Tuesday, June 17, 2025

If you can't say anything nice....

....don't say anything at all. I was taught that. Sometimes I live by that. Sometimes.

Lately, I just have nothing nice to say, about most topics. This has some to do with politics, but mostly about my own life. The last two years have been ugly. Ugly ugly. I began seeing a therapist to navigate these life changes, but I didn't want to become a bitter old woman. "How can I do all this and not become bitter?" "I'm tired of being unhappy." "When can I be happy?" I don't have tears every day now; I have tears many days, though. I have grief most days. I have fear most days. I am overwhelmed most days. 

I was also taught that what goes around, comes around. I truly believe (believed?) that and I wonder which thing I did in my distant past has brought these life changes around. What should I have changed, avoided, said, not said, did, not did, worn, not worn, felt, not felt.....it's a vicious circle. I'm not sure that philosophy is very productive or helpful but I can't help but believe it since it was ingrained in me by my grandmother from a young age.There are plenty of schmucks in the world who seem to live without ugly consequences for their misdeeds. How do they get a pass?

How can one work so hard to reach a goal, only to be tossed like a feather in the wind? It's unfair. It hurts. And it leaves me silent. No body truly truly wants to hear a sob-story from someone else, unless they're being paid.
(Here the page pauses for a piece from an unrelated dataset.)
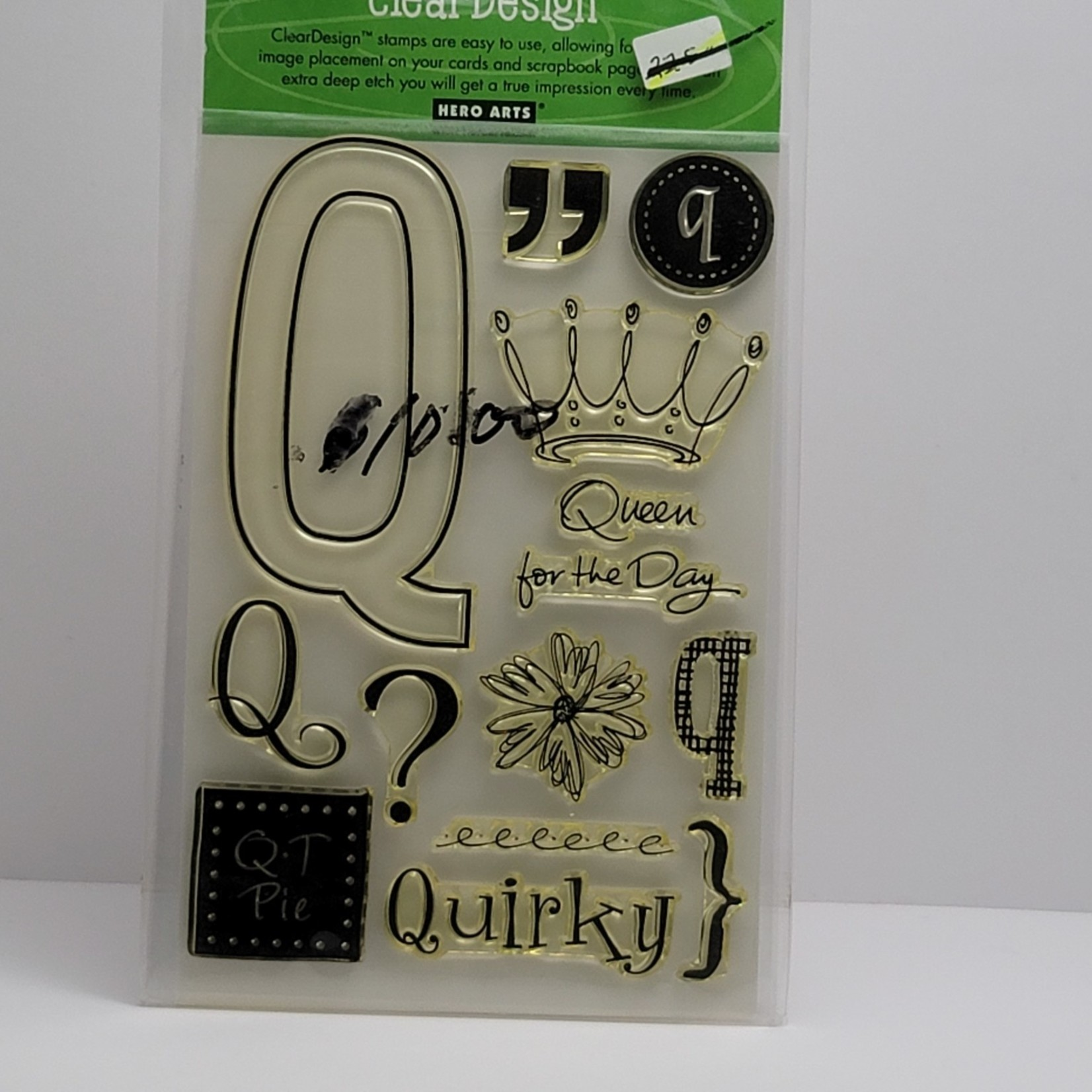 Clear stamps - Q - Queen for a day
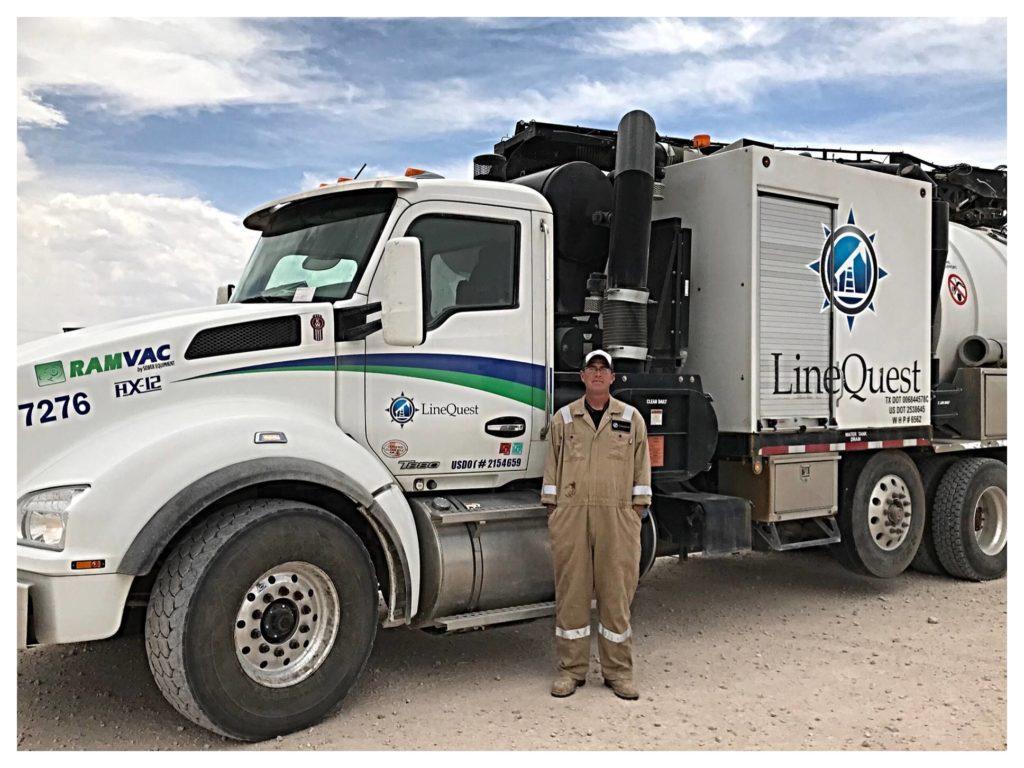 Chris Duke Operator Excellence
Enter, the therapist. It's not a satisfying, however, because the therapist can't really feel the rage and betrayal that a familiar friend can. They just sit and nod and parrot and take notes. A familiar friend can rage alongside you, can cry real tears with you. But even the best friends get tired with- and for you and of trying to help shoulder the ugly. It's really not fair to spread that awfulness around, even with that familiar friend who asks to help and support. They still get tired. Just like I'm tired. The therapist listens and listens while I process and rehash, but it's not as satisfying as I would like. "How can I reach a goal when the goal line picks up and moves away?" I keep re-living and re-hashing.
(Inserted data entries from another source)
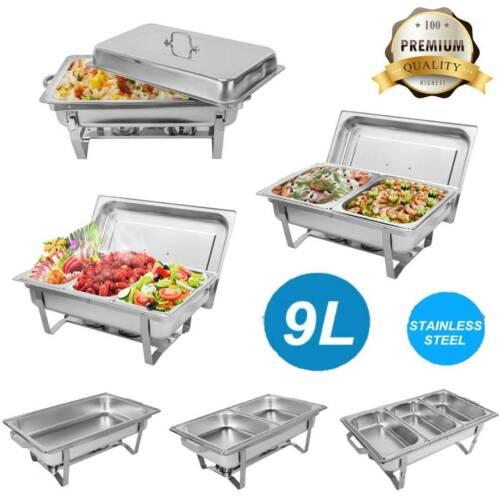 4-tlg 9L Edelstahl Chafing Dish Speisewärmer Warmhaltegerät Catering Buffet-Set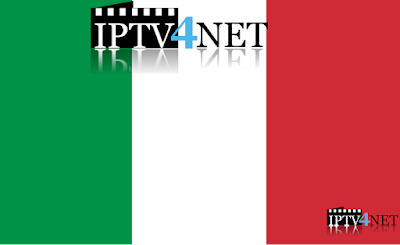 Download IPTV Italy m3u Playlist Free Links Server
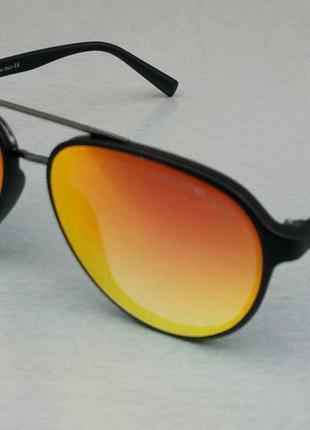 Giorgio armani очки капли унисекс солнцезащитные оранжевые зеркальные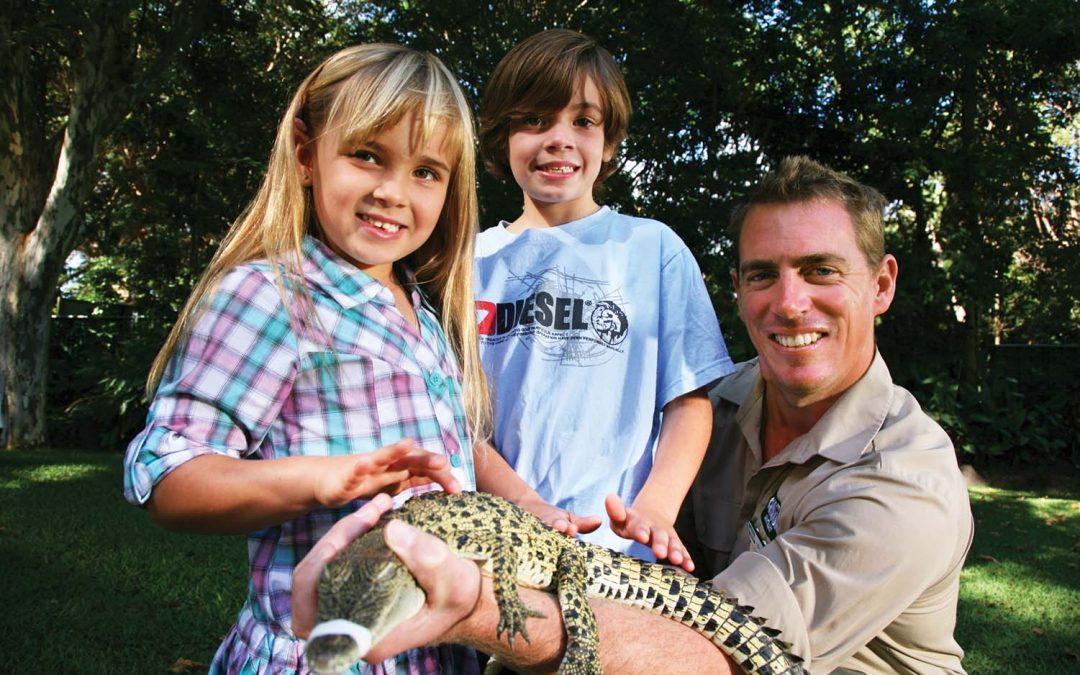 Wildlife Encounters in Currumbin
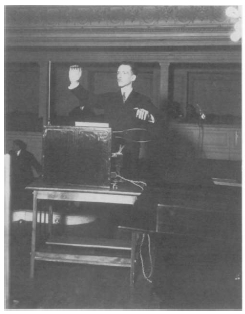 "Leon Theremin. Professor Theremin playing ""Theremin"" sound instrument. Archive Photos, Inc. Reproduced by permission"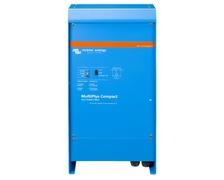 VICTRON Chargeur convertisseur MultiPlus C 24/1600/40-16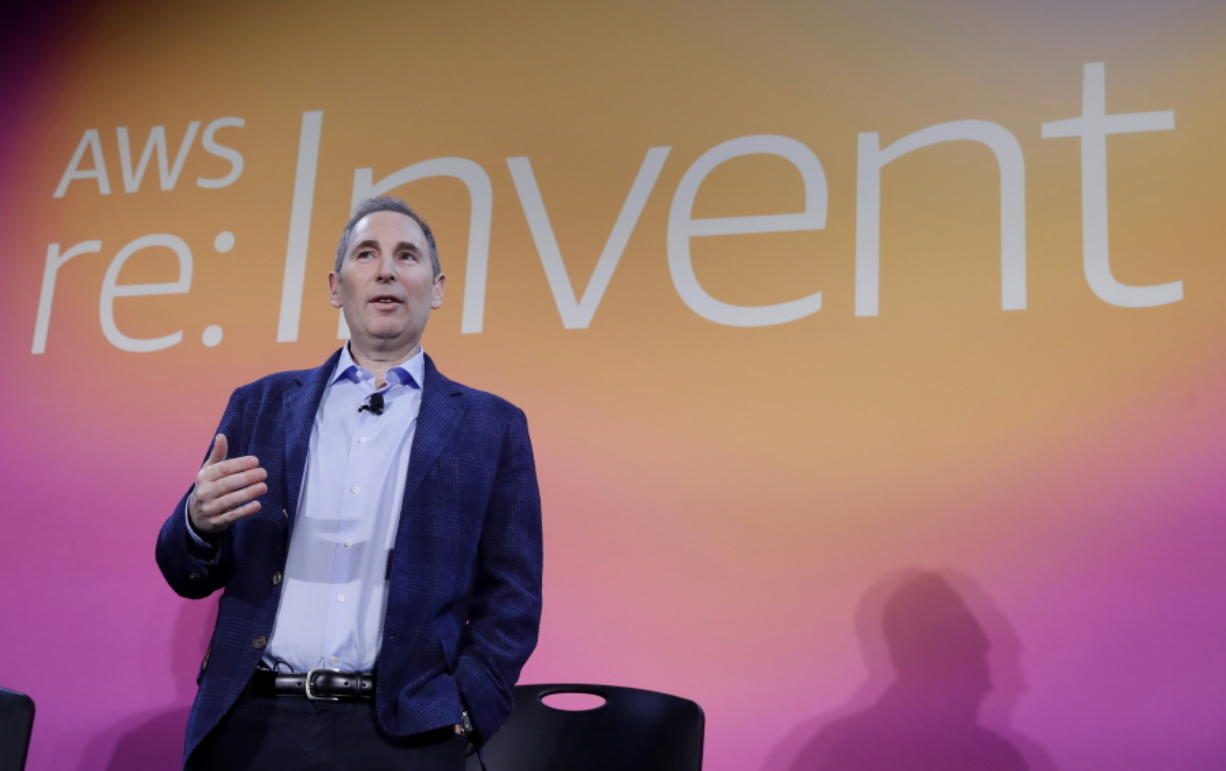 FILE - In this Dec. 5, 2019, file photo, AWS CEO Andy Jassy, discusses a new initiative with the NFL during AWS re:Invent 2019 in Las Vegas. Amazon announced Tuesday, Feb. 2, 2021, that Jeff Bezos would step down as CEO later in the year, leaving a role he's had since founding the company nearly 30 years ago. Amazon says Bezos will be replaced in the summer by Jassy, who runs Amazon's cloud business.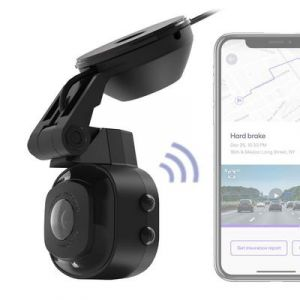 Scosche NEXC1 Full HD Smart Windshield Dash Cam with Suction Cup Mount (32GB Micro-SD) NEXC11032-SP1A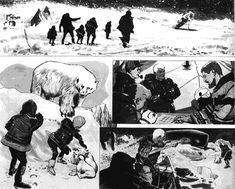 Doug Wildey storyboard layout and concept sheet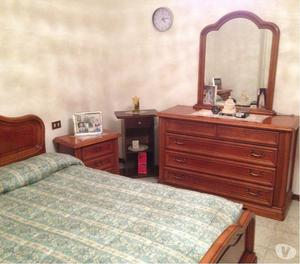 Camera da letto matrimoniale completa anni 80 | Posot Class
So, I just need to shut up. No one wants to hear the ugly details. No one wants to really know. It's sad, truly. And we wonder why there's such an epidemic of loneliness in the world. I'm lonely. I'm alone AND lonely. Everyone wants to stay out of everyone else's business, except when they're a keyboard warrior on social media, and no one wants to pick sides in a situation, except then they honestly don't have to buy in as a keyboard warrior on social media. So, we avoid our neighbors but barge in on international conversations we know nothing about. 
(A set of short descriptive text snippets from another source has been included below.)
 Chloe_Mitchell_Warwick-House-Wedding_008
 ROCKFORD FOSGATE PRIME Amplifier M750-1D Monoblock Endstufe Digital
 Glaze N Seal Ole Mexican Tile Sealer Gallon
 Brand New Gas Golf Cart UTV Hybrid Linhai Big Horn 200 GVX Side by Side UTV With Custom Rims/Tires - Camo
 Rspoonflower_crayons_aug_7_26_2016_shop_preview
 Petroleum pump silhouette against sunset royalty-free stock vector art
But, for those who ask, I speak carefully so as not to become a villain in my own story. And not tire everyone out. I'm just negative. All. The. Time. I don't like it - I just can't see the silver lining. I can't see the end of the tunnel. I can't find a blessing. "When will I be happy?" "When can I stop crying?"

My home is not my home. My career is not my career. My community turned out to not be my community. Words ring empty. Colors are dull. Loneliness is my mountain each day. To those who are getting their revenge on me: I hope you're happy.